[[ Excerpt, beginning ]]

Tuesday 25 Aug at the VLDB 2009 conference

The day started with a great key note:

9:00-10:30

Keynote 1

Cloud Data Serving: Key-Value Stores to DBMSs
Raghu Ramakrishnan (Yahoo! Research)


  • He is part of the cloud computing effort at Yahoo
  • This talk was amazing. Wish I could find the presentation.......
  • Mentions his colleague Brian Cooper
  • Key stores -> write a map reduce system...?
  • Typical apps: User login, posting in message boards
  • His presentation included a few graphs.
  • One of the graphs shows the following architecture components:
  • #Pnuts/Sherpa db. There can be a batch export to the Grid form the db for further processing?
  • #Storage: Mobster
  • # Search: Vespa
  • # cache: memcached
  • # messaging: Tribble
  • Demand of cloud storage have led to simplified KV stores(Key-Value)
  • Horizontal "platform" cloud services -> Amazon
  • Functional "platform" cloud services ->
  • Cloud stack: YCS+vm/os+pnuts+hadoop (and YDOT FS, zookeeper)
  • Yahoo Search Index (Popular Searches) uses Hadoop
  • Yahoo content optimizer (Main foto on the Yahoo main page) uses a key store
  • Spam detection uses machine learning
  • New conf in 2010: ACM symposium on Cloud Computing (http://www.nitc.ac.in/nitc/sac2010/cc.htm or SIGMOD 2010 ACM symposium on Cloud Computing)
  • Need for flexible schemas (relational databases not good at this...)
  • Shows graph that has these 3 components: Large Hadoop, Structured Record Storage Pnuts, Blob storage
  • Mentions CAP
  • Brewer paper on CAP's: http://portal.acm.org/citation.cfm?id=343502&dl=GUIDE&coll=GUIDE&CFID=51841926&CFTOKEN=44318240
  • Restrict transaction (shared MySQL)

[[ Excerpt, end ]]

**Work instruction A:** Reproduce the VLDB 2009 keynote notes between "Cloud Data Serving: Key-Value" and "map reduce system...?", inclusive.
**Work instruction B:** According to the VLDB 2009 keynote notes, what led to simplified key-value stores?
**Work instruction C:** In the VLDB 2009 keynote notes, what does the Yahoo Search Index (Popular Searches) use?

[[ Records shown, beginning ]]

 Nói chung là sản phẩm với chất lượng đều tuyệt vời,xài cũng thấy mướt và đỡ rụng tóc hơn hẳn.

[[ Records shown, end ]]
[[ Records shown, beginning ]]

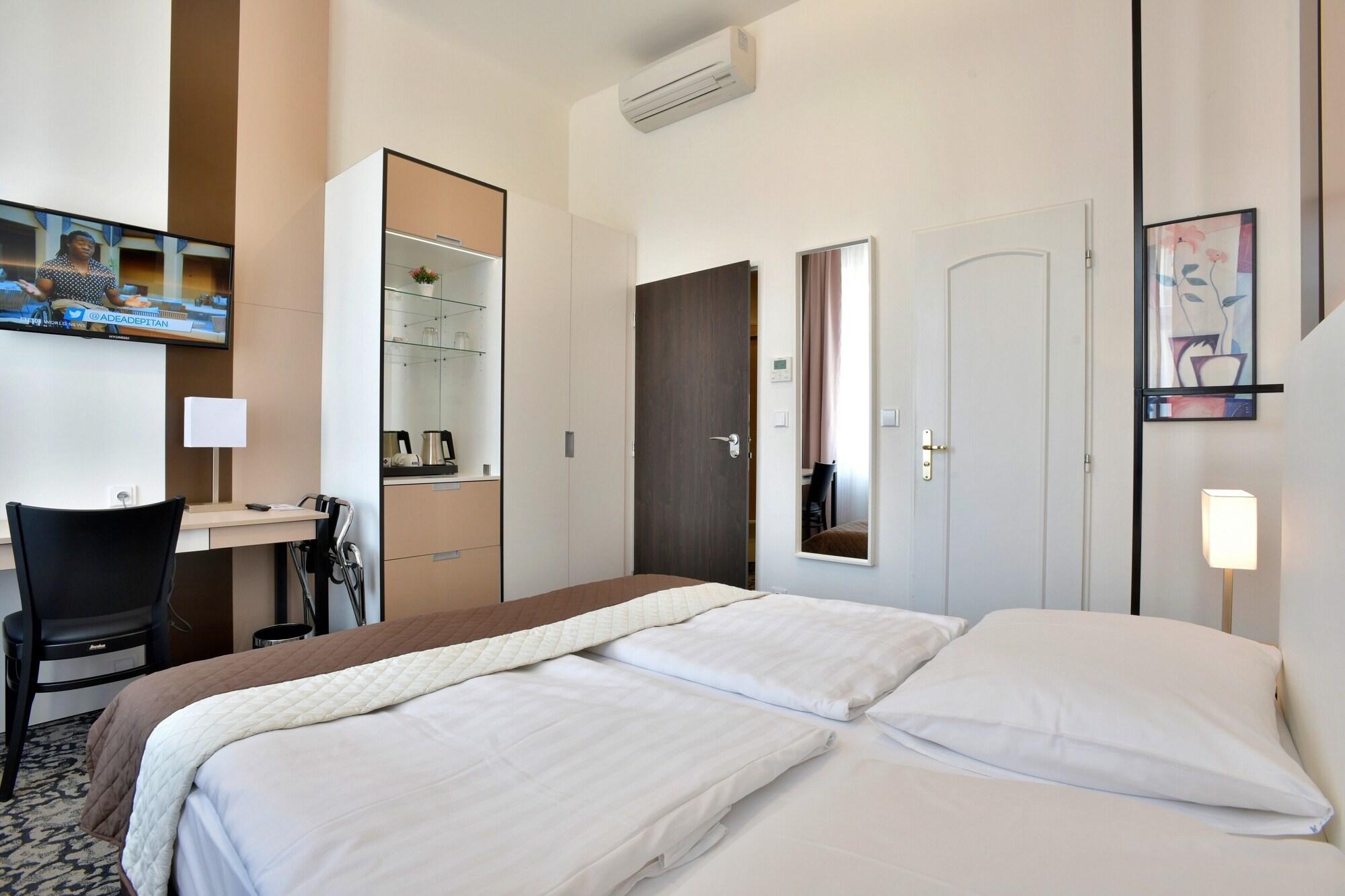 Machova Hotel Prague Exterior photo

[[ Records shown, end ]]
[[ Records shown, beginning ]]

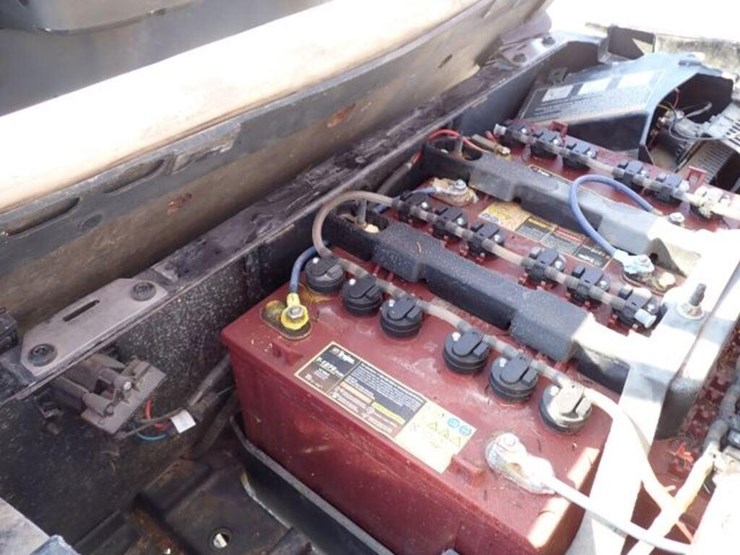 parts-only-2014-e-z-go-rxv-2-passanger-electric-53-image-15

[[ Records shown, end ]]

**Exercise result A:**
Cloud Data Serving: Key-Value Stores to DBMSs
Raghu Ramakrishnan (Yahoo! Research)


  • He is part of the cloud computing effort at Yahoo
  • This talk was amazing. Wish I could find the presentation.......
  • Mentions his colleague Brian Cooper
  • Key stores -> write a map reduce system...?

**Exercise result B:** The demand of cloud storage led to simplified key-value stores.

**Exercise result C:** It uses Hadoop.